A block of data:
>> start

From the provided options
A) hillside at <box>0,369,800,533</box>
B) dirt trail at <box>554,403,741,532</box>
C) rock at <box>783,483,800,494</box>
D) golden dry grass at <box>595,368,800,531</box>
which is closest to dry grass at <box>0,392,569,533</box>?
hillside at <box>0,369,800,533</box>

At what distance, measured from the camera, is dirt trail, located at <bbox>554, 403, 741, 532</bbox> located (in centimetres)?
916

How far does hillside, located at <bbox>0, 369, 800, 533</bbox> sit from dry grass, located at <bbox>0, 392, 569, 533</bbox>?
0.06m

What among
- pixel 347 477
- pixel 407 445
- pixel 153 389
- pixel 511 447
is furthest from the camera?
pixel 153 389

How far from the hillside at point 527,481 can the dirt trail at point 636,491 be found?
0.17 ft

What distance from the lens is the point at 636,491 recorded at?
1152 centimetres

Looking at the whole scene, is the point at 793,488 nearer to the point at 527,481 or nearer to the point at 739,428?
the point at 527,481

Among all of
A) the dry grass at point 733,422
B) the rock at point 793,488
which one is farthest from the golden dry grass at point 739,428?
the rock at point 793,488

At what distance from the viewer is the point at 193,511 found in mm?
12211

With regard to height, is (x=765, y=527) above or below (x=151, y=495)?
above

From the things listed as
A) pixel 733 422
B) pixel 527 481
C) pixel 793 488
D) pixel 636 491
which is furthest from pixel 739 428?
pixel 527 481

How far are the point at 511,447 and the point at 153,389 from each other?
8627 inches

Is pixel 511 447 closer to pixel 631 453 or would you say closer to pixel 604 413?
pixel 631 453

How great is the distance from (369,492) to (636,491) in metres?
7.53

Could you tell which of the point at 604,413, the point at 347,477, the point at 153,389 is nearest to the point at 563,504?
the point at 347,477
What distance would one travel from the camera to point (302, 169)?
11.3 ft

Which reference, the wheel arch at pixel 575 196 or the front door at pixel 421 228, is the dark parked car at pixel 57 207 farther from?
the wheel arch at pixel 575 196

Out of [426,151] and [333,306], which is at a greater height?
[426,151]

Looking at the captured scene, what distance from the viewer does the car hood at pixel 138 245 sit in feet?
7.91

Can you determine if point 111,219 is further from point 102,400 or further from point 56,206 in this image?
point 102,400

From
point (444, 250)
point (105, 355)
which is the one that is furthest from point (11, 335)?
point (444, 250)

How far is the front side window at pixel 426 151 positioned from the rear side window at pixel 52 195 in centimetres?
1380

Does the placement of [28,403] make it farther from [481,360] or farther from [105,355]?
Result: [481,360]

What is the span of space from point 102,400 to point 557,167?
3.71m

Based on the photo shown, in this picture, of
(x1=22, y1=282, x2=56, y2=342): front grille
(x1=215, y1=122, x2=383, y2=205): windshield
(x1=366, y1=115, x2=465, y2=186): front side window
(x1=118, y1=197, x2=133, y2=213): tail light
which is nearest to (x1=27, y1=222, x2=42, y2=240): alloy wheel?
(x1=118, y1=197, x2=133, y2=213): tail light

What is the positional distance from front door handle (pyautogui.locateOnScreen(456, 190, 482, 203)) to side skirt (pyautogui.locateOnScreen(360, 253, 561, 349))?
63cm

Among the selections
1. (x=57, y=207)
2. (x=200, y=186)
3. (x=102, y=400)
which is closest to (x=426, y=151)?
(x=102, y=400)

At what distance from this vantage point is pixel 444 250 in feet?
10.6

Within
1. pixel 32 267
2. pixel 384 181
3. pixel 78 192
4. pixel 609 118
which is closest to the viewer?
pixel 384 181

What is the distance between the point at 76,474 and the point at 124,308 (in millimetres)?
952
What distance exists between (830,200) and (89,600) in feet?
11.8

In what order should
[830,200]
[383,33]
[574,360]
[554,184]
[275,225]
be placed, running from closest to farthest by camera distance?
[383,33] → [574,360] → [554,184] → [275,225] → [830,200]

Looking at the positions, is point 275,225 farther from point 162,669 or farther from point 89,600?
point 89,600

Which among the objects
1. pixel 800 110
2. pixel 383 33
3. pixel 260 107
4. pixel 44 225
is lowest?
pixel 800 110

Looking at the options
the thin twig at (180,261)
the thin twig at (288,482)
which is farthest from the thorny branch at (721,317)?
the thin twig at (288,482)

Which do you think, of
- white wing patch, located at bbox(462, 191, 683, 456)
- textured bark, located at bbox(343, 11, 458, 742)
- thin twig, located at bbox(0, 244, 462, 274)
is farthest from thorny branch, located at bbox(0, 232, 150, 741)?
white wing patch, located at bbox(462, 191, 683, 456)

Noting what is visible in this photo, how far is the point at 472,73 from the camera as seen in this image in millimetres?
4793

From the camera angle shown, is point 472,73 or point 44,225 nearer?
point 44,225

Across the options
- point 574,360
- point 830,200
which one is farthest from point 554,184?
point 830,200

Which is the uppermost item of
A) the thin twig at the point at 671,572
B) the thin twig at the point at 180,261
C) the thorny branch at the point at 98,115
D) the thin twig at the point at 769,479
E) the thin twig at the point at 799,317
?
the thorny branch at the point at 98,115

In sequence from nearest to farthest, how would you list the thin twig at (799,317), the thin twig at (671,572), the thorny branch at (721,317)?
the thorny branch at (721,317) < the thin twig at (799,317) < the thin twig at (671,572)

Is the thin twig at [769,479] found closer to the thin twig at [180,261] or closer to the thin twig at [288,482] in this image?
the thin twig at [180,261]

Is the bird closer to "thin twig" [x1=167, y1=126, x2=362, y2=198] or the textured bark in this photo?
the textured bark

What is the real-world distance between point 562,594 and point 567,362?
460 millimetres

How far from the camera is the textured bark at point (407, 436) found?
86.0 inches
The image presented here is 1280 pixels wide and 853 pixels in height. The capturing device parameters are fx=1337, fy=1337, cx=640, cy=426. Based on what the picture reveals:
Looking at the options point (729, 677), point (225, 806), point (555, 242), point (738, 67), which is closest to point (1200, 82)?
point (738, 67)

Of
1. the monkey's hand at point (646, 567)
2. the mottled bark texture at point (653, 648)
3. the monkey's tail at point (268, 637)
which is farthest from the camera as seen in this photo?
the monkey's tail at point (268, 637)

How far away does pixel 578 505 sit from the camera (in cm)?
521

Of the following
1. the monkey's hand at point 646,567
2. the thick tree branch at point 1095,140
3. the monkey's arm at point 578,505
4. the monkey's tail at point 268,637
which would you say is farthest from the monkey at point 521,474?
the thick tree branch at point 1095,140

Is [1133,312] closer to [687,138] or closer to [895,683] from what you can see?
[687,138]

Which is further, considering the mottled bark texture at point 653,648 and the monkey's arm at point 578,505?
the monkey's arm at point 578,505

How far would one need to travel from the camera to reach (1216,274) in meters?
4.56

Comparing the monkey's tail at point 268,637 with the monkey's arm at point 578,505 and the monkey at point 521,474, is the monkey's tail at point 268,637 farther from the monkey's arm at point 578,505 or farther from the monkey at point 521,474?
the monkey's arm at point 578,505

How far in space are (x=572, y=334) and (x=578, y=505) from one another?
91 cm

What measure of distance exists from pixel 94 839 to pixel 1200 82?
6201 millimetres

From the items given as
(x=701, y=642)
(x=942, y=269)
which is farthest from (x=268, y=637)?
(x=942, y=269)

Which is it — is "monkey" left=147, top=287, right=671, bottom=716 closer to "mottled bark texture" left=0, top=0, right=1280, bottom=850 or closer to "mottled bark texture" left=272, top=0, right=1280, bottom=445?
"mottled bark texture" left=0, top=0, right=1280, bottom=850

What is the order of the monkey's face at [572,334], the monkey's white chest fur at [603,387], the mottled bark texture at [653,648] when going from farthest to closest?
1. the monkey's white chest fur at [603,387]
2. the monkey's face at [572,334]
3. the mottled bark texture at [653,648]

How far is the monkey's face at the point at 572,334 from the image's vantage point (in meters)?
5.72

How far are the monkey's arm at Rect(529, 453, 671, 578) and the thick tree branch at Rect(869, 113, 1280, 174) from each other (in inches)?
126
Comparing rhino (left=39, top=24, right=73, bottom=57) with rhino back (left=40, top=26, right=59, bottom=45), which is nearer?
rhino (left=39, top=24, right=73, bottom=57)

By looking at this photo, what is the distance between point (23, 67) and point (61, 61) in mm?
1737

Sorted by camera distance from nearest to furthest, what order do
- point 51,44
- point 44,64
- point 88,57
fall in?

>> end

» **Exercise objective**
Copy the data word for word, from its first line through the line that contains "1152 centimetres".

» **Task answer**
From the provided options
A) hillside at <box>0,369,800,533</box>
B) dirt trail at <box>554,403,741,532</box>
C) rock at <box>783,483,800,494</box>
D) golden dry grass at <box>595,368,800,531</box>
which is closest to dry grass at <box>0,392,569,533</box>?
hillside at <box>0,369,800,533</box>

At what distance, measured from the camera, is dirt trail, located at <bbox>554, 403, 741, 532</bbox> located (in centimetres)?
916

How far does hillside, located at <bbox>0, 369, 800, 533</bbox> sit from dry grass, located at <bbox>0, 392, 569, 533</bbox>?
0.06m

What among
- pixel 347 477
- pixel 407 445
- pixel 153 389
- pixel 511 447
is furthest from the camera?
pixel 153 389

How far from the hillside at point 527,481 can the dirt trail at point 636,491 be found?
0.17 ft

What distance from the lens is the point at 636,491 recorded at?
1152 centimetres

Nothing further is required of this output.